EDF souhaiterait que l'État augmente son capital de 11,7 milliards d'euros

lévy macron

La situation financière d'EDF devrait pousser Jean-Bernard Lévy, le P-DG du groupe à demander une augmentation de capital à Emmanuel Macron. L’État reste en effet l'actionnaire majoritaire de l'électricien français, puisqu'il détient toujours environ 84% de son capital.


EDF aimerait que l’État n'exige pas ses dividendes en liquide

« Nous négocions actuellement avec l’État pour obtenir des engagements de sa part nous permettant de sécuriser notre situation financière. » C'est en ces termes que Jean-Bernard Lévy s'est adressé à ses salariés dans une lettre envoyée vendredi 11 mars.

Certes, EDF n'a pas besoin d'argent. Le groupe, premier producteur d'électricité au monde, dispose de 22 milliards d'euros en trésorerie et d'une capitalisation boursière actuelle de 18 milliards d'euros, même si celle-ci a été divisée par trois en deux ans, faisant sortir l'entreprise du CAC 40 en décembre 2015.
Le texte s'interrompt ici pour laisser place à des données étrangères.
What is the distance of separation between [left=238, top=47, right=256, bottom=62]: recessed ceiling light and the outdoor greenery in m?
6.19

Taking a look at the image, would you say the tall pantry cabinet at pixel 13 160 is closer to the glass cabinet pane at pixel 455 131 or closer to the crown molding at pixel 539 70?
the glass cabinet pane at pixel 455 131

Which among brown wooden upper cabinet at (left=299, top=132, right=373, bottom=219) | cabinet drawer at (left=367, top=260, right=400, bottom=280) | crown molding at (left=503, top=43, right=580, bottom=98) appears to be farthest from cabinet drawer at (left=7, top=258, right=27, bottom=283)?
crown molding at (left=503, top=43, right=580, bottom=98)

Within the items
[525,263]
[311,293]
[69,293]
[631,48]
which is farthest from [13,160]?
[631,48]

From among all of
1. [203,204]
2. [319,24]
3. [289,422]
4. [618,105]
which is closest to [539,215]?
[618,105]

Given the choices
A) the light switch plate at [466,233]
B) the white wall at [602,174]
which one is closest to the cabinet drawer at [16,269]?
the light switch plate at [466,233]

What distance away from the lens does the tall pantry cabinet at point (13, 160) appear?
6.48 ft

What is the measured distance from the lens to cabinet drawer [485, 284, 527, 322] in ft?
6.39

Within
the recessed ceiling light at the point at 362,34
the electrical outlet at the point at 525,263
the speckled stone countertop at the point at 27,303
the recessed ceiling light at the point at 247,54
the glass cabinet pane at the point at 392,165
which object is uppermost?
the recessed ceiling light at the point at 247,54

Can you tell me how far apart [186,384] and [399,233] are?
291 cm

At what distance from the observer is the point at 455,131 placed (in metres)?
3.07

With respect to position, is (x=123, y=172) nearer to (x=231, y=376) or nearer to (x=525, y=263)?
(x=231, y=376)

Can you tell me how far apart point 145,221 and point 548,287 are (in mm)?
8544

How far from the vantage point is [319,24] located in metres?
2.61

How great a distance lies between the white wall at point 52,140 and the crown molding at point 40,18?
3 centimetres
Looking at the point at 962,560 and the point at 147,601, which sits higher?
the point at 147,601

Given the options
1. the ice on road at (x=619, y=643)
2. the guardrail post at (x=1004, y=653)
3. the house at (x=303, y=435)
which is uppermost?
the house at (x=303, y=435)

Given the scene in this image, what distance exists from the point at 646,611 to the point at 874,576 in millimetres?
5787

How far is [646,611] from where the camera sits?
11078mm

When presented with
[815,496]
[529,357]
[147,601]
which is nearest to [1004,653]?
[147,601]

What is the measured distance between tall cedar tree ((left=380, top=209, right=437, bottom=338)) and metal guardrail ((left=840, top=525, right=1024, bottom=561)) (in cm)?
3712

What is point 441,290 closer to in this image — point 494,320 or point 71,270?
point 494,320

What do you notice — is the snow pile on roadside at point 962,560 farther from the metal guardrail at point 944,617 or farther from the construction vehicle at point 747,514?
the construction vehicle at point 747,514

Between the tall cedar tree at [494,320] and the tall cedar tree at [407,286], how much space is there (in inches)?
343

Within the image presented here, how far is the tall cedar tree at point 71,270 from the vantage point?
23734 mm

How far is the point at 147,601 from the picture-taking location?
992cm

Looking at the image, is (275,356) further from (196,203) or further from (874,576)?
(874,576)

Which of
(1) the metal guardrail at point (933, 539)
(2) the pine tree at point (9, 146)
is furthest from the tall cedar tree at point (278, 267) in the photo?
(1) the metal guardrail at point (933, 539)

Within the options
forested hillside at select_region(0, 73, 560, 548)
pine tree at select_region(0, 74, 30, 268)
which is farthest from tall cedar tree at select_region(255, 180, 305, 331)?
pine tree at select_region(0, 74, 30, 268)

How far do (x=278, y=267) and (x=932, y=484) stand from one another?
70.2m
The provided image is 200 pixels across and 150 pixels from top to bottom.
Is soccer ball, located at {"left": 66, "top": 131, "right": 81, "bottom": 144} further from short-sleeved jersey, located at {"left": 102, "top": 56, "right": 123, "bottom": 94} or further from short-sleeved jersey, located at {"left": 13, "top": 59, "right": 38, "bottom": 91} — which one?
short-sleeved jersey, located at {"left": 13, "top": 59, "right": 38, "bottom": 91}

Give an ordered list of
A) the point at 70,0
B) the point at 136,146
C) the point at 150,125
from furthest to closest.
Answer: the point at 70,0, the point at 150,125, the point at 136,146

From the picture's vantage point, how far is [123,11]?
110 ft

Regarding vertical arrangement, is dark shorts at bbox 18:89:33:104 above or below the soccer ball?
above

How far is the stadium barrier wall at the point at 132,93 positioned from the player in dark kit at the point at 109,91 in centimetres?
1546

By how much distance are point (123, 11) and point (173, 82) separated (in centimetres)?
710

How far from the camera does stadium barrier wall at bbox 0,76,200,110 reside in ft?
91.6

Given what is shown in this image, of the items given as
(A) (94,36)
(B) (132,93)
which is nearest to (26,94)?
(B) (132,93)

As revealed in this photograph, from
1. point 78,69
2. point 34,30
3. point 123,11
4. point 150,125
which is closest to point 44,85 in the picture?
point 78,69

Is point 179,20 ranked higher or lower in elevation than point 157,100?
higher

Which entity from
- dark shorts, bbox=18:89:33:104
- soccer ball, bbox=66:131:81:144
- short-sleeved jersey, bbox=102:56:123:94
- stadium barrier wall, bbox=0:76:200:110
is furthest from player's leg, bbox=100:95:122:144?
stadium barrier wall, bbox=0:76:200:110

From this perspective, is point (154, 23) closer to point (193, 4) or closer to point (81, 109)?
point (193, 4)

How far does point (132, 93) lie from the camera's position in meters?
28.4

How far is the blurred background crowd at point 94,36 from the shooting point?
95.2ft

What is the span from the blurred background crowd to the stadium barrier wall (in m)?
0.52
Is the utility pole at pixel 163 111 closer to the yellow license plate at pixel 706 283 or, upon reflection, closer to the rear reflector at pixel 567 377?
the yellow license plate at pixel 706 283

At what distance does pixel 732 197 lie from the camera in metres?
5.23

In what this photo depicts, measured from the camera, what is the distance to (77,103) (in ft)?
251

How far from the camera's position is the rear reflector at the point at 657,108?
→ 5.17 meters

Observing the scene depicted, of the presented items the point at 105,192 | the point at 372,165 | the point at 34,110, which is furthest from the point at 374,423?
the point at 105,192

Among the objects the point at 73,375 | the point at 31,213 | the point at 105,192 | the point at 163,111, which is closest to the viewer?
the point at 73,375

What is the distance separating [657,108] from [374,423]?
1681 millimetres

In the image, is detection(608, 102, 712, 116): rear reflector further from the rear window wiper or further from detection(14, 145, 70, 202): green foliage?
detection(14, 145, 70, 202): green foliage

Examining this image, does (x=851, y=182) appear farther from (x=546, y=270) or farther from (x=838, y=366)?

Dans le détail, EDF devrait demander à l’État de s'engager à ne pas demander les dividendes auxquels il aura droit au cours des cinq prochains exercices en cash, comme il l'a déjà fait en 2015. A la place, l'actionnaire majoritaire de l'électricien serait servi en actions, ce qui conduirait à une augmentation de son capital allant jusqu'à 11,7 milliards d'euros.

Un engagement indispensable pour lancer l'EPR de Hinkley Point ?

EDF cherche actuellement à assurer le financement de l'EPR (pour Evolutionary Power Reactor) anglais de Hinkley Point. Ce projet, qui devrait coûter au minimum 24 milliards d'euros, ne dispose toujours pas de date officielle de lancement. Or si l'entreprise pensait faire appel aux banques, accompagnées d'une garantie du gouvernement britannique, elle s'est finalement ravisée au cours des derniers mois. Sa situation financière étant déjà détériorée, elle ne pouvait se permettre de voir sa notation dégradée, qui aurait été engendrée par la hausse de son endettement.

EDF s'est donc ravisé et a fait appel à deux partenaires chinois, engagés à hauteur de 8 milliards d'euros, mais doit toujours garantir la sécurisation pour le reste du financement du projet. C'est pourquoi M. Lévy a, dans son courrier aux salariés, fait le parallèle entre les engagements de l’État sur la sécurisation de sa situation financière et la réalisation de l'EPR de Hinkley Point : « Il est clair que je n’engagerai pas EDF dans ce projet tant que ces conditions ne seront pas réunies. »

Des discussions entre MM. Lévy et Macron auront lieu aujourd'hui au cours de la visite du ministre de l’Économie et de l'Industrie à la centrale nucléaire de Civeaux, et demain à Bercy. Outre les interrogations sur la santé financière du fleuron français de l'énergie, il est certain que les deux hommes évoqueront le sujet de l'EPR, tant pour les chantiers français et finlandais que pour le projet anglais. L'électricien envisagerait par ailleurs de construire 30 à 40 réacteurs EPR en France d'ici 2050.